Interestingly, work from Facer and Branstaetter challenges existing research, portraying that individual differences between larks and owls have not been significantly examined. Facer and Branstaetter believe when analysis on individual athletes’ sleep chronotype, diurnal preference, and performance testing are considered, there is a less clear advantage for late afternoon/evening exercise. Therefore, scheduling workouts based on the individual’s circadian rhythm may be an option to consider.
For athletes who compete at a certain time of day, it is a good idea to schedule training and workouts at a similar time. It is irrational to expect an athlete to perform to their optimal potential in an early morning event if their training sessions are all during the evening.

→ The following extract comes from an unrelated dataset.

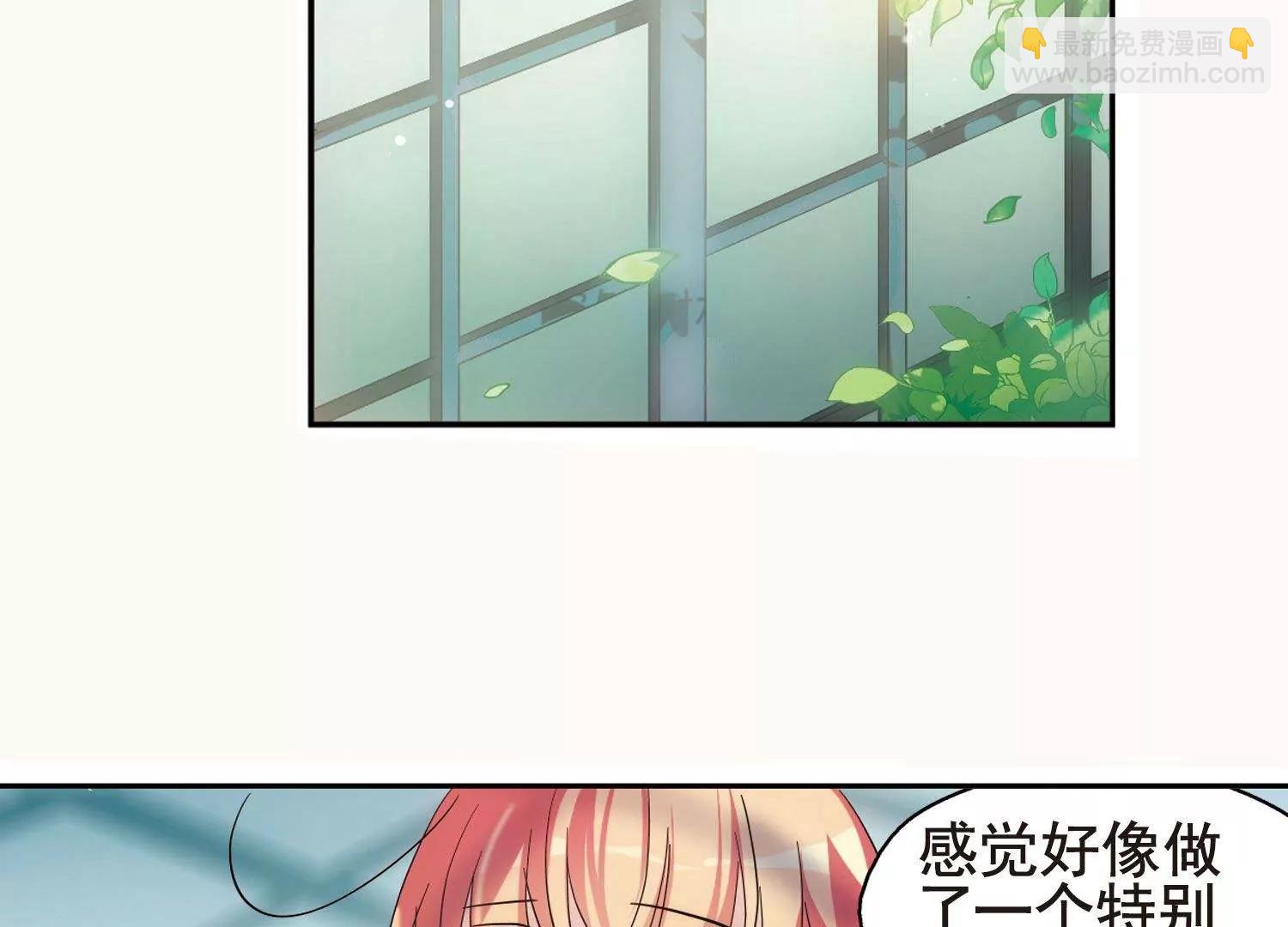 第583话  大梦一场212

Do early birds always get the worm? The verdict on exercise timing
Based on the research, late afternoon/evening exercise is superior to morning exercise, particularly for strength and power activities. Circadian rhythm tends to peak between 2pm-6pm, and the body is in optimum condition for best physical performance. However, morning exercise is still superior to no exercise at all, especially for the recreational exerciser and perhaps for those with conditions such as obesity and type 2 diabetes.
More research needs to be completed on the impact different sleep chronotypes and diurnal preferences have on exercise timing. However, it is advised strength and conditioning coaches and sports coaches should schedule late afternoon/evening workouts over the morning if the option is available.